══ EXCERPTED PASSAGE
California's mean scaled MBE score was 142.4 this July, 2.5 points higher than the nationwide average of 139.9. In fact, it's even 0.9 points higher than last year's nationwide average.

The performance of California bar takers is even more impressive given that over 8000 people typically take the July bar among the 50,000 or so nationwide MBE bar exam test-takers. Despite representing over 15% of MBE test-takers, California significantly outperforms the national average.

Pennsylvania (142.2) and Tennessee (139.8) posted lower mean scaled MBE scores. But their pass rates are dramatically higher than California's--71.2% and 64.5%, compared to California's 46.6% in July 2015.

Connecticut and Georgia also disclose the mean scaled MBE scores on a school-by-school basis. I plotted those schools with the California, Pennsylvania, and Tennessee overall results to illustrate how dramatic an outlier California is.

California's high cut score means that many test-takers who would pass the bar in another jurisdiction fail the California bar. Indeed, if the California cut score were closer to Georgia, Pennsylvania, or Tennessee, then the overall pass rate would be around 72%. (It might be even higher in Connecticut.) Indeed, about half of those who failed the California bar in July 2015 would have passed in another jurisdiction.

What the "right" cut score should be is something else. And how the essays bear upon the MBE score. And whether these few states are sufficiently representative. But it's a somewhat useful illustration of some data to note that despite the very low pass rates in California, it's not for lack of relative quality of test-takers.

What happens after a test-taker fails the bar on a first attempt? Some data from Texas

Michael Simkovic and Paul Horwitz have a few thoughts on passing, failing, and retaking the bar exam. I had a few things to add--though, I admit, less specifically about their issues identified!

First, I've blogged extensively about the decline in bar pass rates and the expectation that the declines will continue. A few caveats are in order. Much the top line data I use this cycle is based on overall pass rates; first-time test-taker rates are almost always higher, and first-time test-taker rates at ABA-accredited law schools higher still. But the data we have so far from most jurisdictions is limited to overall pass rates (though, some do disclose more specific information); when the more granular is released this spring, I'll discuss that, too. At the same time, the decline even in overall pass rates is a sign of the decline in overall graduate quality.

First-time pass rates are often the gold standard for a number of reasons. The first, perhaps to most school's chagrin, is the factor in U.S. News & World Report that evaluates a school's first-time pass rate in relation to the jurisdiction's overall rate. But importantly, of course, schools prefer bar pass rate success, and that's most easily identified with first-time pass rates. (Professors Simkovic and Horwitz have some more thoughts about the value or importance of those kinds of things, or about certain schools that are perhaps more vulnerable, which I'll reserve for the time being.) And, loan repayment is expected to begin shortly after graduation, which makes bar passage--and turning one's efforts toward a career is perhaps one of the most important things, particularly if one fails the bar and must take into account opportunity costs of taking time to retake or losing potential time and income in a legal career, or consider the sunk cost of legal education and a prior bar failure, or other such matters.
════
◆ SHORT PROBLEM A
Pick out each line of the entries below that contains the string "bbox", paying attention to upper and lower case.
══ GIVEN INFORMATION
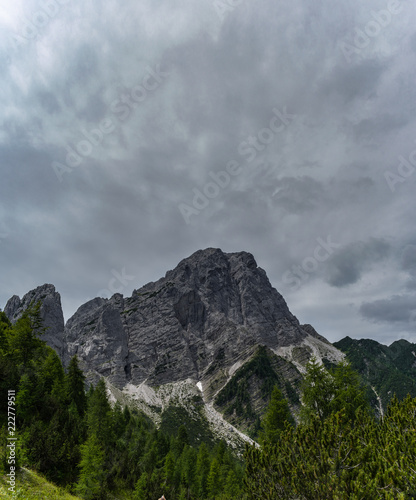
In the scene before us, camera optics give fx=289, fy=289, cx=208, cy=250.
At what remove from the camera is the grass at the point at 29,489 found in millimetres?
12945

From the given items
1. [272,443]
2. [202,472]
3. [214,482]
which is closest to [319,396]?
[272,443]

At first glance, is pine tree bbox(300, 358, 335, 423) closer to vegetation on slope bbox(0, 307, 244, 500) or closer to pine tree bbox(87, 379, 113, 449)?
vegetation on slope bbox(0, 307, 244, 500)

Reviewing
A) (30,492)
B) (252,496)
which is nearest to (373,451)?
(252,496)

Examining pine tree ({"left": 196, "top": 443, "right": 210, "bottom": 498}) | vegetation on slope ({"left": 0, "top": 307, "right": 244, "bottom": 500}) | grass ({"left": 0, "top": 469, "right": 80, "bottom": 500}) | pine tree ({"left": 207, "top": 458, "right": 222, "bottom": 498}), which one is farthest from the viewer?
pine tree ({"left": 196, "top": 443, "right": 210, "bottom": 498})

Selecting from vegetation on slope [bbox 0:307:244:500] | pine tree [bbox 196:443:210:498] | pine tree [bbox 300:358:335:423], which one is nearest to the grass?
vegetation on slope [bbox 0:307:244:500]

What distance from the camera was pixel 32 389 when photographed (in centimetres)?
2819

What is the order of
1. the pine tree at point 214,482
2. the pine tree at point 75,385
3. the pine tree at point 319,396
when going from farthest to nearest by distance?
the pine tree at point 214,482 < the pine tree at point 75,385 < the pine tree at point 319,396

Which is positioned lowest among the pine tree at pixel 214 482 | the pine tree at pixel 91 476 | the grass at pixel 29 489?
the pine tree at pixel 214 482

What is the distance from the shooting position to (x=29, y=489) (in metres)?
15.1

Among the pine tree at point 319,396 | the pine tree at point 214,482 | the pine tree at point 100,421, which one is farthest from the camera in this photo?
the pine tree at point 214,482

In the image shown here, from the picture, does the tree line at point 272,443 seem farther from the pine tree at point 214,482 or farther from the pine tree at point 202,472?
the pine tree at point 202,472

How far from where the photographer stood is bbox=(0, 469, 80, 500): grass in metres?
12.9

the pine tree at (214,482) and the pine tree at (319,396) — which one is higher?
the pine tree at (319,396)

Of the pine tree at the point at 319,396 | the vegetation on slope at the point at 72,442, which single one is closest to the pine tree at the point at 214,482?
the vegetation on slope at the point at 72,442
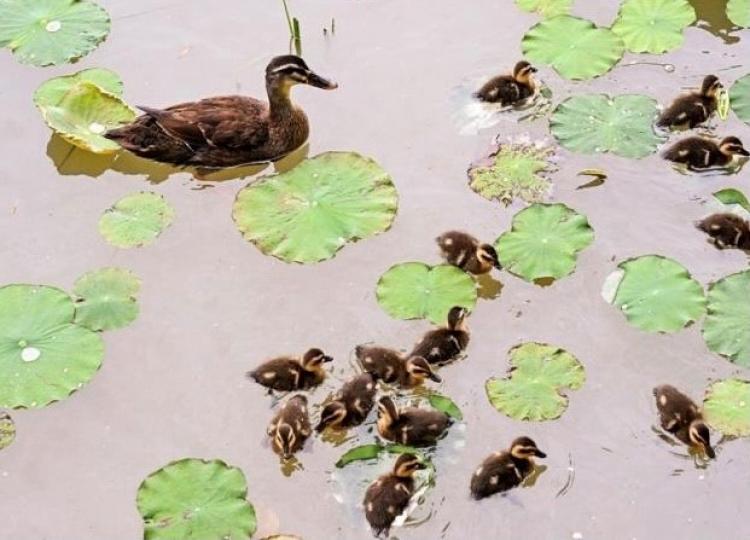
════
◆ SHORT PROBLEM B
Reproduce word for word the part of the bar exam passage above that begins at the words "California's high cut" and stops after "quality of test-takers.".

◆ EXERCISE SOLUTION A
At first glance, is pine tree bbox(300, 358, 335, 423) closer to vegetation on slope bbox(0, 307, 244, 500) or closer to pine tree bbox(87, 379, 113, 449)?
vegetation on slope bbox(0, 307, 244, 500)
Selecting from vegetation on slope [bbox 0:307:244:500] | pine tree [bbox 196:443:210:498] | pine tree [bbox 300:358:335:423], which one is nearest to the grass?
vegetation on slope [bbox 0:307:244:500]
How far from where the photographer stood is bbox=(0, 469, 80, 500): grass in metres?

◆ EXERCISE SOLUTION B
California's high cut score means that many test-takers who would pass the bar in another jurisdiction fail the California bar. Indeed, if the California cut score were closer to Georgia, Pennsylvania, or Tennessee, then the overall pass rate would be around 72%. (It might be even higher in Connecticut.) Indeed, about half of those who failed the California bar in July 2015 would have passed in another jurisdiction.

What the "right" cut score should be is something else. And how the essays bear upon the MBE score. And whether these few states are sufficiently representative. But it's a somewhat useful illustration of some data to note that despite the very low pass rates in California, it's not for lack of relative quality of test-takers.